## Exercise directions
Answer these about the patch:
(a) Which two files does it change?
(b) Which existing function does the new _align_categories wrap?
(c) What text must a patsy.PatsyError message contain for the code to re-align the categories instead of raising the error again?

From b72d04b96b84927764d63759aebf741295015d98 Mon Sep 17 00:00:00 2001
From: Tom Palmer <remlapmot@hotmail.com>
Date: Sat, 6 Jun 2026 22:16:05 +0100
Subject: [PATCH 20/26] Re-align reordered categoricals on the glum
 design-cache bootstrap path

---
 pySEQTarget/helpers/_glum_fit.py | 38 +++++++++++++++++++++++---
 tests/test_glum.py               | 46 ++++++++++++++++++++++++++++++++
 2 files changed, 81 insertions(+), 3 deletions(-)

diff --git a/pySEQTarget/helpers/_glum_fit.py b/pySEQTarget/helpers/_glum_fit.py
index 3fdf440..b9f2a73 100644
--- a/pySEQTarget/helpers/_glum_fit.py
+++ b/pySEQTarget/helpers/_glum_fit.py
@@ -5,6 +5,26 @@
 import patsy
 from glum import GeneralizedLinearRegressor
 
+from ._fix_categories import _fix_categories_for_predict
+
+
+def _align_categories(design_info, data):
+    """
+    Re-align ``data``'s categorical columns to the level set and ORDER frozen
+    in ``design_info``. Wraps ``_fix_categories_for_predict`` (which expects a
+    model-like object) so the cached design info can be re-applied to a
+    bootstrap resample whose categoricals materialised in a different order.
+    """
+
+    class _Stub:
+        class model:
+            class data:
+                pass
+
+    stub = _Stub()
+    stub.model.data.design_info = design_info
+    return _fix_categories_for_predict(stub, data)
+
 
 class _GlumFit:
     """
@@ -122,9 +142,21 @@ def _fit_glum(formula, data, var_weights=None, start_params=None, design_cache=N
     """
     if design_cache is not None and formula in design_cache:
         y_dinfo, x_dinfo = design_cache[formula]
-        y_mat, X_mat = patsy.build_design_matrices(
-            [y_dinfo, x_dinfo], data, return_type="dataframe"
-        )
+        try:
+            y_mat, X_mat = patsy.build_design_matrices(
+                [y_dinfo, x_dinfo], data, return_type="dataframe"
+            )
+        except patsy.PatsyError as e:
+            if "mismatching levels" not in str(e):
+                raise
+            # A bootstrap resample can realise the same categorical levels in a
+            # different ORDER than the cached design_info froze. Re-align the
+            # categories to the cached structure and retry, so the cached column
+            # layout (and the warm-start that relies on it) stays valid.
+            data = _align_categories(x_dinfo, data.copy())
+            y_mat, X_mat = patsy.build_design_matrices(
+                [y_dinfo, x_dinfo], data, return_type="dataframe"

## Listed entries
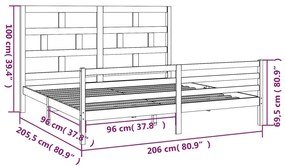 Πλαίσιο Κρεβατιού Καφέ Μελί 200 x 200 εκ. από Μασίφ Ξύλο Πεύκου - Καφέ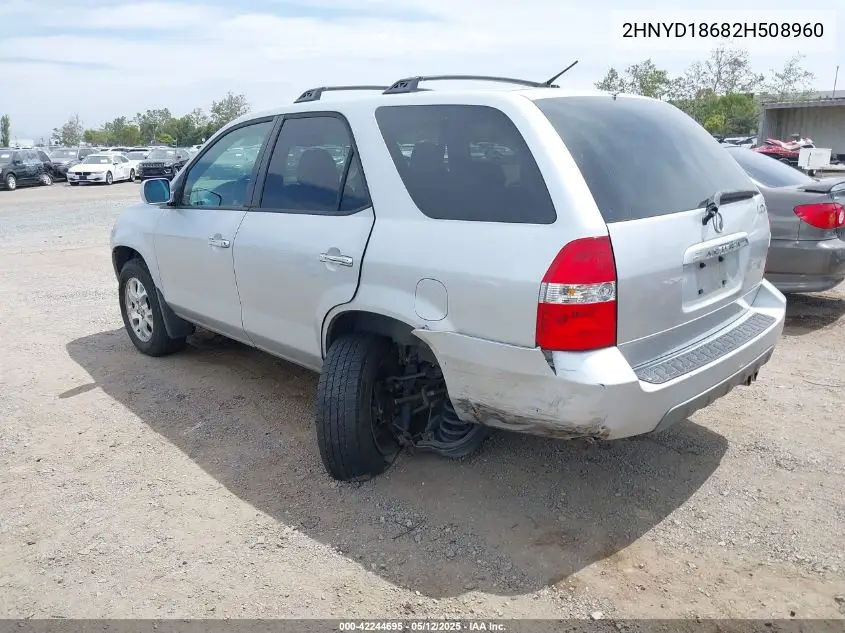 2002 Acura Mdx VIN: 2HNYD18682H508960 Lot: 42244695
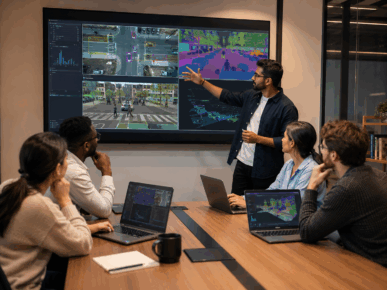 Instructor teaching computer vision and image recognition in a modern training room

==

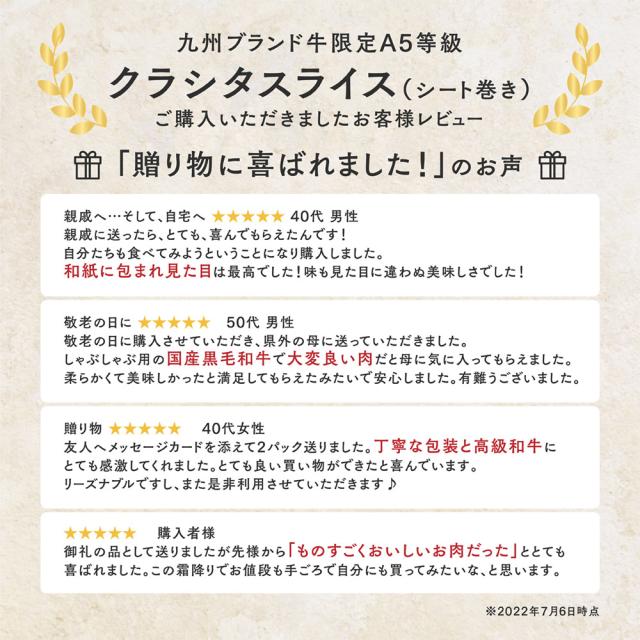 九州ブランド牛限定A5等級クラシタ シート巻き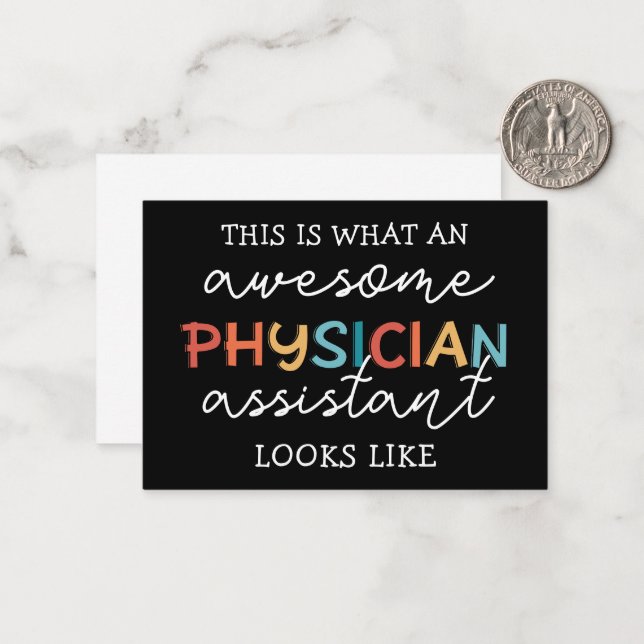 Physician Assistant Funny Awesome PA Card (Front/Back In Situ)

## Written solution
(a) pySEQTarget/helpers/_glum_fit.py and tests/test_glum.py
(b) _fix_categories_for_predict
(c) "mismatching levels"